_EXERCISE DESCRIPTION_:
Rewrite all the records without the pictures, replacing "waterfall" with "cascade" and leaving everything else the same.

_EXTRACTED ENTRIES_:
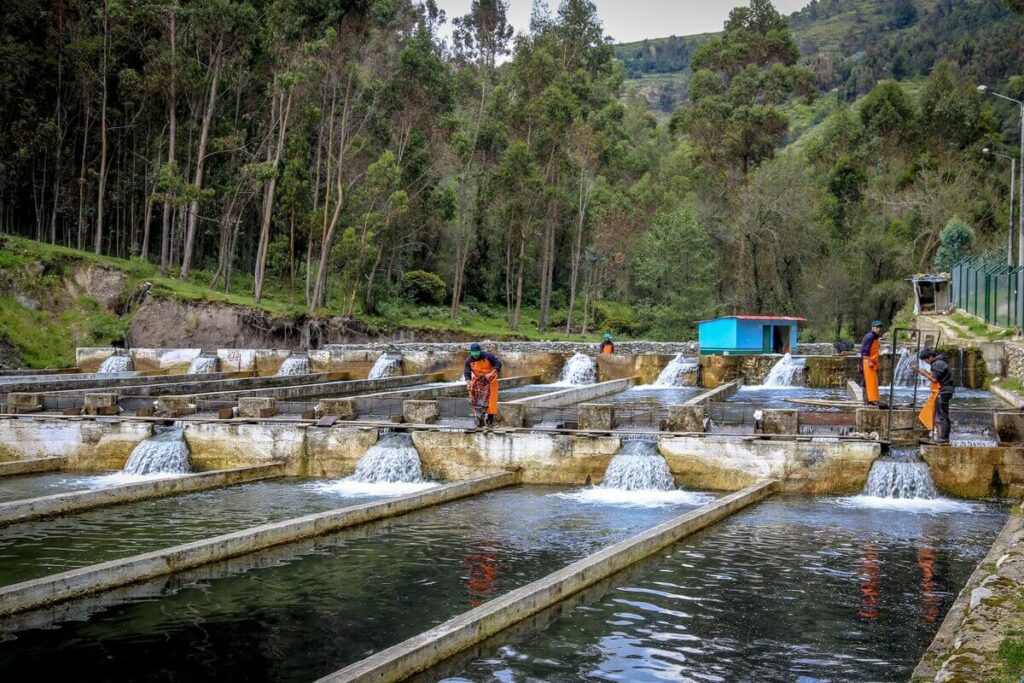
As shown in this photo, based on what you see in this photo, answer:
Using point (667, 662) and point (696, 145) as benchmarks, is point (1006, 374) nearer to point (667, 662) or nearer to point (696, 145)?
point (667, 662)

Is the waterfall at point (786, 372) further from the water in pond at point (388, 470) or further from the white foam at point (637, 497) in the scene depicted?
the water in pond at point (388, 470)

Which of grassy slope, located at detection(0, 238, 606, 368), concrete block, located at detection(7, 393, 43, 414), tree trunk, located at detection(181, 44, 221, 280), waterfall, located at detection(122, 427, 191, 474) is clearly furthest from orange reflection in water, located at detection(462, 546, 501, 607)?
tree trunk, located at detection(181, 44, 221, 280)

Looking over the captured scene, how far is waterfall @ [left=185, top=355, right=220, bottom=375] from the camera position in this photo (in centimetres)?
3681

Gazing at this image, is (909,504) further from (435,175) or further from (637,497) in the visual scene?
(435,175)

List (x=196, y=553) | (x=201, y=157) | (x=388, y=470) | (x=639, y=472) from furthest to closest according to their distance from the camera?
(x=201, y=157)
(x=388, y=470)
(x=639, y=472)
(x=196, y=553)

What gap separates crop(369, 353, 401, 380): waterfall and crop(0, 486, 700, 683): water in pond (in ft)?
74.3

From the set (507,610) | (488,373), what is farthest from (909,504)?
(507,610)

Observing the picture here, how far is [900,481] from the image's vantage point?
16375 millimetres

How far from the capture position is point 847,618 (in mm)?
10008

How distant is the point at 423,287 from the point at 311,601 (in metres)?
46.2

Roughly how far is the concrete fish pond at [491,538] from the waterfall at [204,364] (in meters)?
11.6

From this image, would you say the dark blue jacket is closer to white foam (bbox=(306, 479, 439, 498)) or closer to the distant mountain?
white foam (bbox=(306, 479, 439, 498))

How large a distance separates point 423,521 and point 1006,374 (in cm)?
2036

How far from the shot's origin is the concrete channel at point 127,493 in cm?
1480
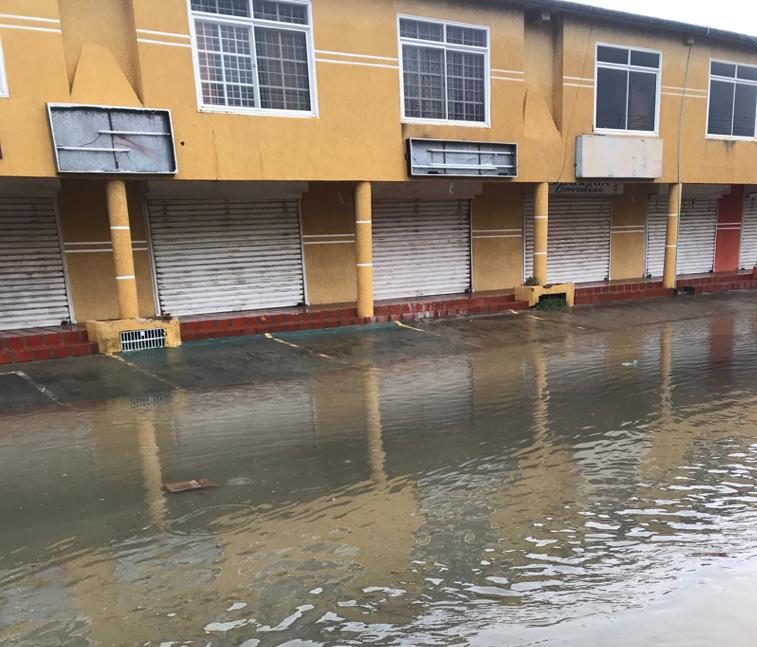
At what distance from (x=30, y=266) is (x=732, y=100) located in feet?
54.1

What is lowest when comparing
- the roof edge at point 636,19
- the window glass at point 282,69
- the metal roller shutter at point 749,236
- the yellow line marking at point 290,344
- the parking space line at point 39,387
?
the yellow line marking at point 290,344

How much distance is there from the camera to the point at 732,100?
15.0 metres

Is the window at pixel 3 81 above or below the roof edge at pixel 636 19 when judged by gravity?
below

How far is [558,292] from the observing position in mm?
13094

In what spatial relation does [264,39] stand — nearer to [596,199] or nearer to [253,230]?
[253,230]

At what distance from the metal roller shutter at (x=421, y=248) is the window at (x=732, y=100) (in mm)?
6977

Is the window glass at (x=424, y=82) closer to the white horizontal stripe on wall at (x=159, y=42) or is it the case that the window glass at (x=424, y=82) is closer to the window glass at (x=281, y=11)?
the window glass at (x=281, y=11)

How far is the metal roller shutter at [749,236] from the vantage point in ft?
59.9

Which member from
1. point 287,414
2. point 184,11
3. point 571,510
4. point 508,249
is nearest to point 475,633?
point 571,510

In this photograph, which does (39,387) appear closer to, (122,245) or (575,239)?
(122,245)

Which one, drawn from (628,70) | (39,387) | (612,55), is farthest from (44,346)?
(628,70)

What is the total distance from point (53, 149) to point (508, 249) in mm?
9986

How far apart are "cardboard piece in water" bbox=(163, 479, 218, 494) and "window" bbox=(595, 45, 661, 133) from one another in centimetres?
1224

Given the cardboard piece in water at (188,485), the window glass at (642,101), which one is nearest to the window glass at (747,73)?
the window glass at (642,101)
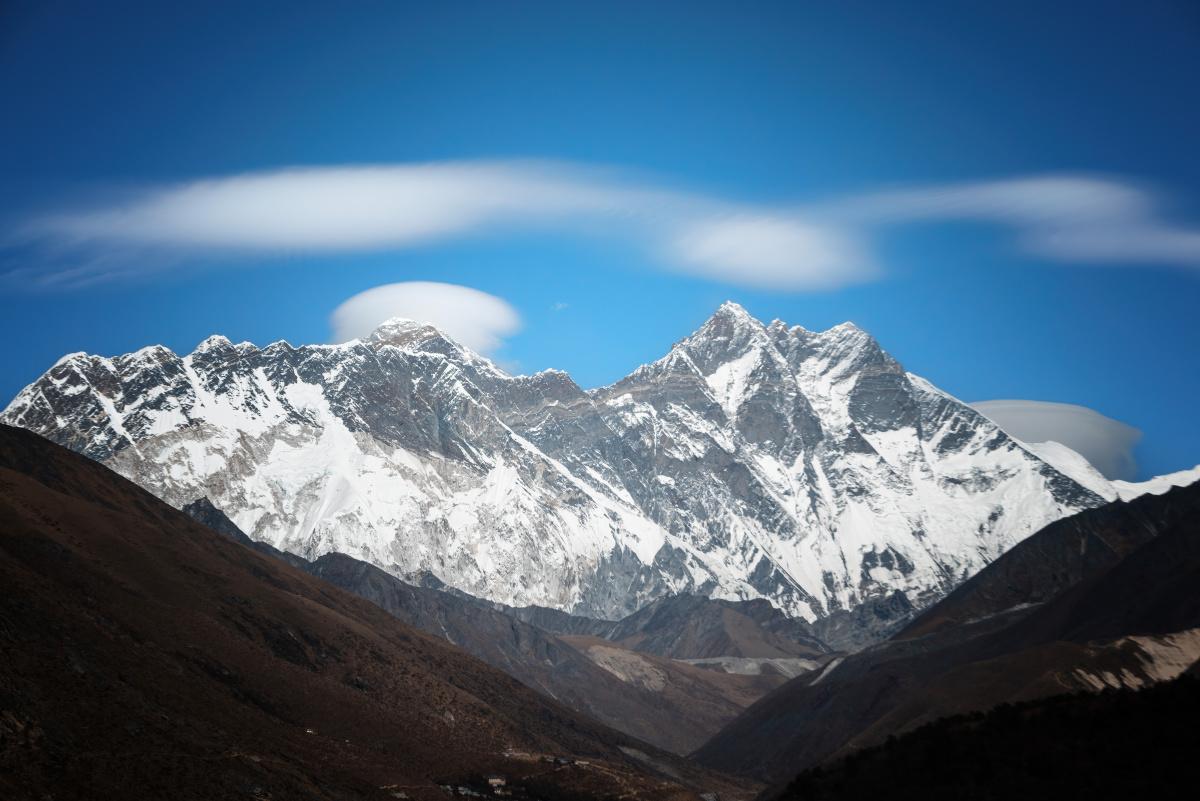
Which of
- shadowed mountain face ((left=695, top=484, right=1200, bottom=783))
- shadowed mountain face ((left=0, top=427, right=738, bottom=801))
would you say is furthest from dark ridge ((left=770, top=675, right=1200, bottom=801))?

_WRITTEN SOLUTION_:
As shown in this photo, based on what you see in this photo, answer:
Using point (667, 662) and point (696, 145) as benchmarks, is point (1006, 374) nearer to point (667, 662) or nearer to point (696, 145)?
point (667, 662)

Is the cascade at point (786, 372) further from the water in pond at point (388, 470) or further from the white foam at point (637, 497) in the scene depicted?
the water in pond at point (388, 470)

Which of grassy slope, located at detection(0, 238, 606, 368), concrete block, located at detection(7, 393, 43, 414), tree trunk, located at detection(181, 44, 221, 280), cascade, located at detection(122, 427, 191, 474) is clearly furthest from orange reflection in water, located at detection(462, 546, 501, 607)?
tree trunk, located at detection(181, 44, 221, 280)

Looking over the captured scene, how far is cascade @ [left=185, top=355, right=220, bottom=375] from the camera position in this photo (in centimetres)?
3681

Gazing at this image, is (909,504) further from (435,175) or further from (637,497) in the visual scene?
(435,175)

List (x=196, y=553) | (x=201, y=157) | (x=388, y=470) | (x=639, y=472) from furthest to closest according to their distance from the camera?
(x=201, y=157)
(x=388, y=470)
(x=639, y=472)
(x=196, y=553)

What gap separates crop(369, 353, 401, 380): cascade and crop(0, 486, 700, 683): water in pond (in ft)?
74.3

From the set (507,610) | (488,373), what is farthest from (909,504)?
(507,610)

Observing the picture here, how far is [900,481] from the image's vantage point?
16375 millimetres

How far from the capture position is point 847,618 (in mm)?
10008

How distant is the point at 423,287 from the point at 311,601 (in metres)?
46.2

Roughly how far is the concrete fish pond at [491,538] from the cascade at [204,364] (in meters)?
11.6

From this image, would you say the dark blue jacket is closer to white foam (bbox=(306, 479, 439, 498)) or closer to the distant mountain?
white foam (bbox=(306, 479, 439, 498))

How large a distance separates point 423,521 and point 1006,374 (in cm)?
2036

How far from the shot's origin is the concrete channel at point 127,493 in cm?
1480
At what distance from (x=30, y=266) is (x=732, y=100) located in feet?
54.1

What is lowest when comparing
- the roof edge at point 636,19
- the window glass at point 282,69
- the metal roller shutter at point 749,236
- the yellow line marking at point 290,344
- the parking space line at point 39,387
?
the yellow line marking at point 290,344

How much distance is there from the camera to the point at 732,100?
15.0 metres

Is the window at pixel 3 81 above or below the roof edge at pixel 636 19 when judged by gravity?
below

How far is [558,292] from the observing position in mm?
13094

In what spatial relation does [264,39] stand — nearer to [596,199] or nearer to [253,230]?
[253,230]

At what distance from the metal roller shutter at (x=421, y=248) is the window at (x=732, y=100) (in mm)?
6977

Is the window glass at (x=424, y=82) closer to the white horizontal stripe on wall at (x=159, y=42) or is it the case that the window glass at (x=424, y=82) is closer to the window glass at (x=281, y=11)?
the window glass at (x=281, y=11)

How far is the metal roller shutter at [749,236] from the vantage point in ft?
59.9

Which member from
1. point 287,414
2. point 184,11
3. point 571,510
4. point 508,249
is nearest to point 475,633?
point 571,510

In this photograph, which does (39,387) appear closer to, (122,245) or (575,239)?
(122,245)

Which one, drawn from (628,70) | (39,387) | (612,55), is farthest from (44,346)?
(628,70)

What is the total distance from point (53, 149) to point (508, 249) in mm?
9986

How far apart are "cardboard piece in water" bbox=(163, 479, 218, 494) and "window" bbox=(595, 45, 661, 133) from one another in centimetres?
1224

Given the cardboard piece in water at (188,485), the window glass at (642,101), which one is nearest to the window glass at (747,73)?
the window glass at (642,101)
Which of
- shadowed mountain face ((left=695, top=484, right=1200, bottom=783))
- shadowed mountain face ((left=0, top=427, right=738, bottom=801))
would you say is furthest from dark ridge ((left=770, top=675, right=1200, bottom=801))?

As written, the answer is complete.